Petunjuk Latihan → Ulangi setiap baris di bawah ini kata demi kata. Jangan sertakan gambarnya dalam jawaban.

(Baris dari sebuah kumpulan data)
+ + +

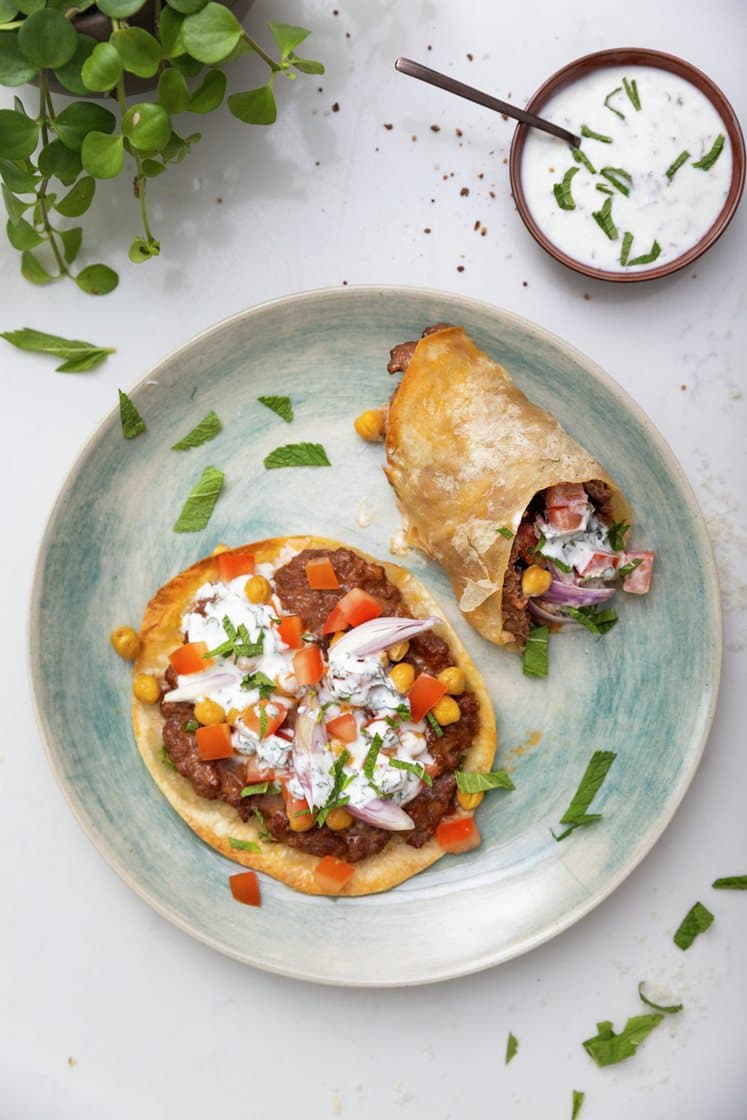 Tyrkisk lahmacun med okse, salat og mynte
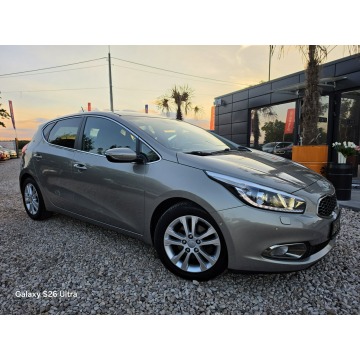 Kia Ceed  Hatchback 2012,  1.6 benzyna, automat - Na sprzedaż za 30 999 zł - Nowe Sójki - zdjęcie 5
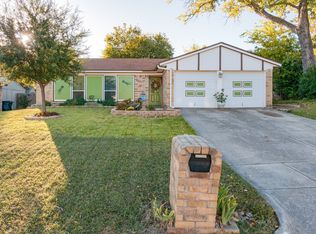 605 Panay Way Dr, Fort Worth, TX 76108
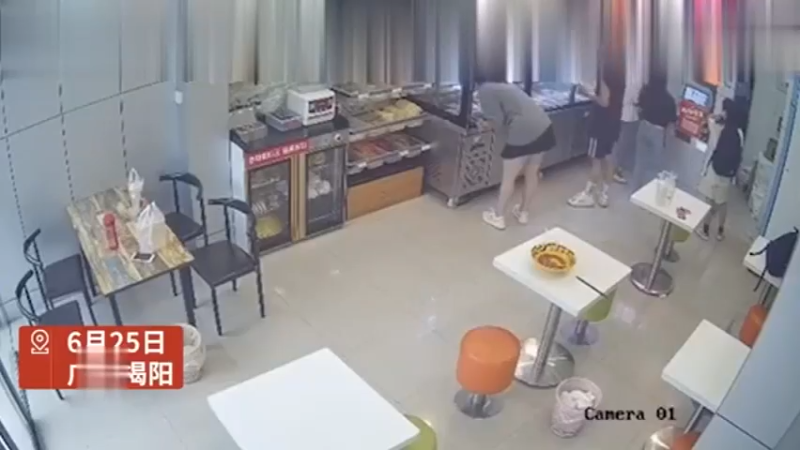 3名学生用餐后专门返回补上7块钱，店主：很惊讶，心里非常暖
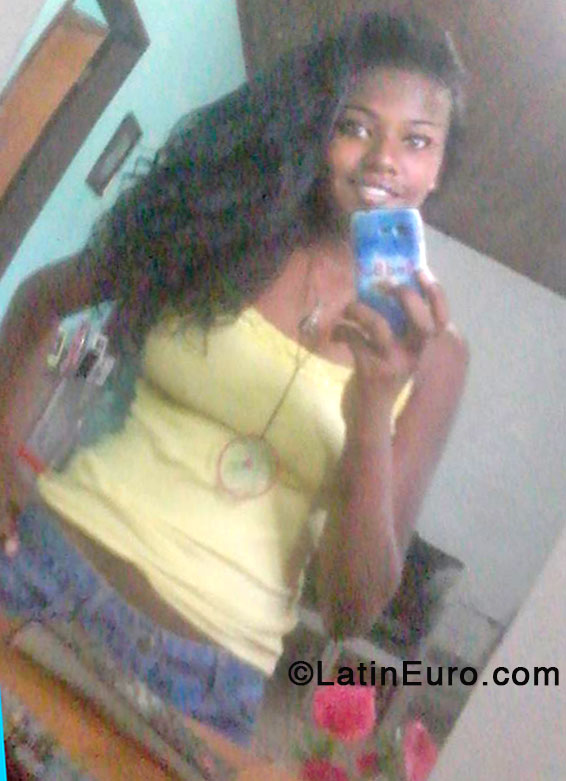 Date this charming Brazil girl Larica from Feira De Santana BR8144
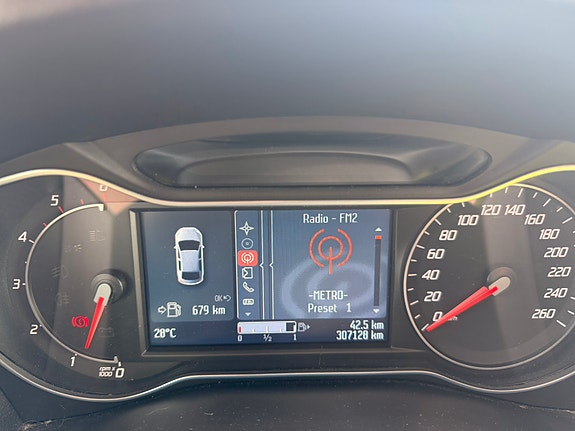 Ford S-MAX 13 of 24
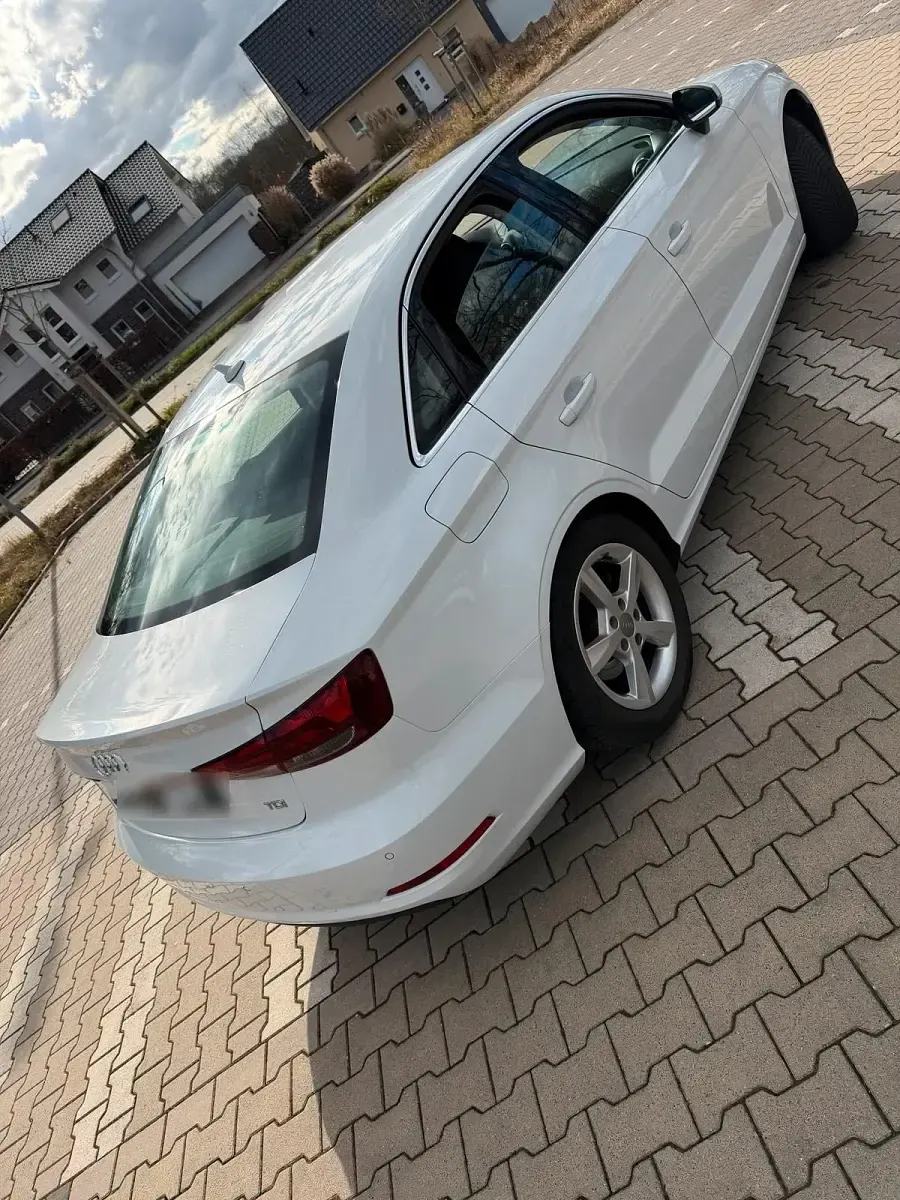 Używany Audi A3 110 KM (80 kW) 2014 Biały Sedan/Limuzyna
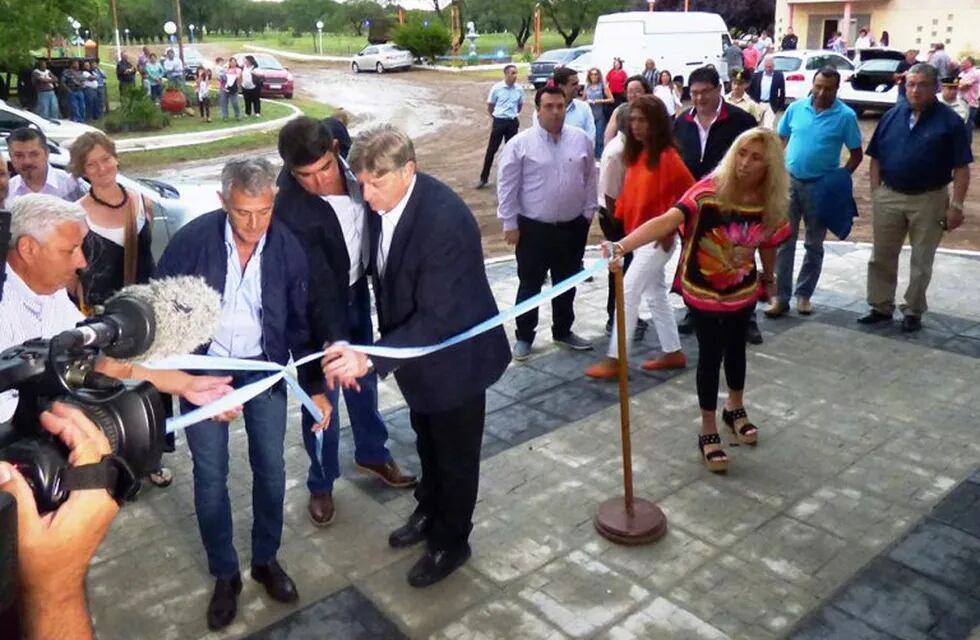 Inauguraciones en Loventuel (Gobierno de La Pampa)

+ + +

Jawaban Latihan →
 Tyrkisk lahmacun med okse, salat og mynte
 Kia Ceed  Hatchback 2012,  1.6 benzyna, automat - Na sprzedaż za 30 999 zł - Nowe Sójki - zdjęcie 5
 605 Panay Way Dr, Fort Worth, TX 76108
 3名学生用餐后专门返回补上7块钱，店主：很惊讶，心里非常暖
 Date this charming Brazil girl Larica from Feira De Santana BR8144
 Ford S-MAX 13 of 24
 Używany Audi A3 110 KM (80 kW) 2014 Biały Sedan/Limuzyna
 Inauguraciones en Loventuel (Gobierno de La Pampa)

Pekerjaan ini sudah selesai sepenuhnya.